夏河摇了摇头:“不是,那个人是瀛国一个阴阳家的高手,来到龙国之后,就彻底失去了踪迹。不过以我追查的线索来看,那个人应该是南宫一师的人,但三门山一战,他却并没有参与。”
“那也就是说,他至今可能还在龙国。”
“没错,所以三日后,你与南宫一师的决战,一定要小心此人的出现。瀛国阴阳师的能力,绝不亚于我龙国的幻术师,甚至更强。”
“这个我知道。”何方淡淡说道。
在当年瀛国侵略龙国的那场战争中,瀛国就曾派过一些阴阳师前来助阵,让龙国的军队吃了不少的苦头。
后来还是龙胜元在龙国道门的帮助下,同样以阴阳阵法,将这些人赶了回去。
所以对于瀛国阴阳师,虽然他没有真正对过手,但在父亲的一些述说中,他多少还是有些了解的。
“还有个问题。”何方沉声说道:“六年前,南宫一师为什么会对我动杀心?”
“他要杀你的心,早已有之,只不过那个时候,他以为,你已经掌握了二十年前事情的真相,早晚有一天会来找他报仇,所以才想要先下手为强。”
“他为什么会这么认为?”
“当然……是我告诉他的。”
“那你又是怎么知道的?”
“你是怎么知道的,我就是怎么知道的。”夏河淡淡说道。
“你见过图尔斯?”何方诧异道。
夏河摇了摇头:“不是图尔斯,图尔斯只是其中一个人,那一天,南宫一师前前后后一共派出了四波人去刺杀你母亲,图尔斯是最后一个,所以才有机会重伤你母亲。而其他三个人,则全都死在你母亲的剑下。”
“只不过,其中一人当时并没有死透,被人救回来后,因为害怕南宫一师灭口,便隐姓埋名,不再问江湖之事。我也是意外得知这个人,一问之下,才知道了当年的实情。”
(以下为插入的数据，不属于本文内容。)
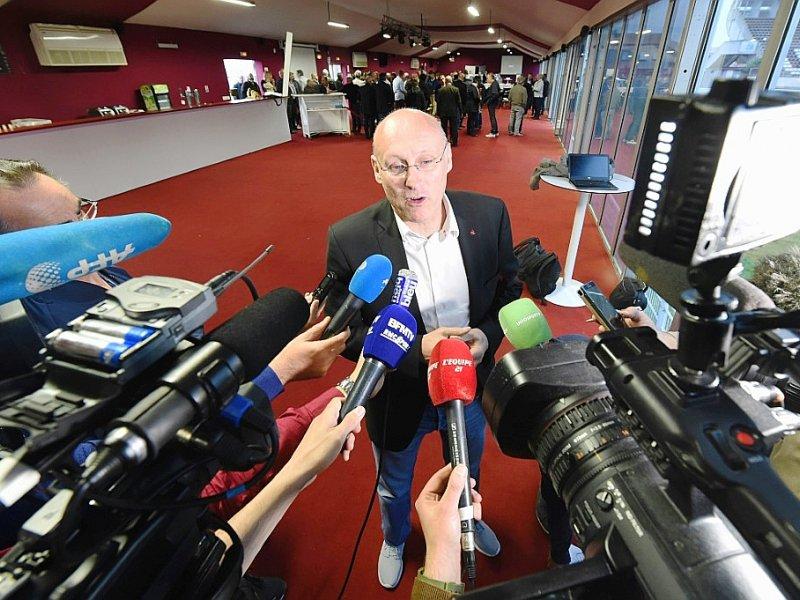 Bernard Laporte expose son programme devant la presse à l'issue du match de Toulon contre Bordeaux-Bègles, le 14 avril 2016    MEHDI FEDOUACH [AFP/Archives]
“所以说,南宫一师会动了杀我的心,也本就是在你的计划之中,对吗?”
“对!”夏河毫不犹豫的回答道。
“那这件事,你筹谋了多久?”
“三年!”
“筹谋三年!加上我过去这六年,一共九年。”何方深呼一口气,冷声说道:“夏河,我一直视你为兄,视你为师,视你为友,我的一切,你都清清楚楚。你明知这件事一直都是我心中所念,却只字都不告诉我,反而利用此事挑起龙舞卫和南宫家的仇恨。在你心里,到底又将我视为什么?”
“抱歉!”夏河低下头来,缓缓说道:“这两个字,也在我心里压了整整九年。”
“告诉我,你的想法,一切想法。”何方沉声说道。
夏河叹了一口气,站了起来,然后走到门口,望向了外面。
此时,秋风正起,山林之中,更添了不少的冷意。
“四十年前,瀛国侵略之事尘埃落定后,父亲被推举为龙国首尊,掌一国大权。”
“因为父亲从小被夏家寄养在农家,很清楚民间百姓的疾苦,同时也非常清楚,世家贵族在龙国势力太过强大,但无用之人甚多,否则当年瀛国也不可能短短三个月便攻克了龙国的半壁江山。”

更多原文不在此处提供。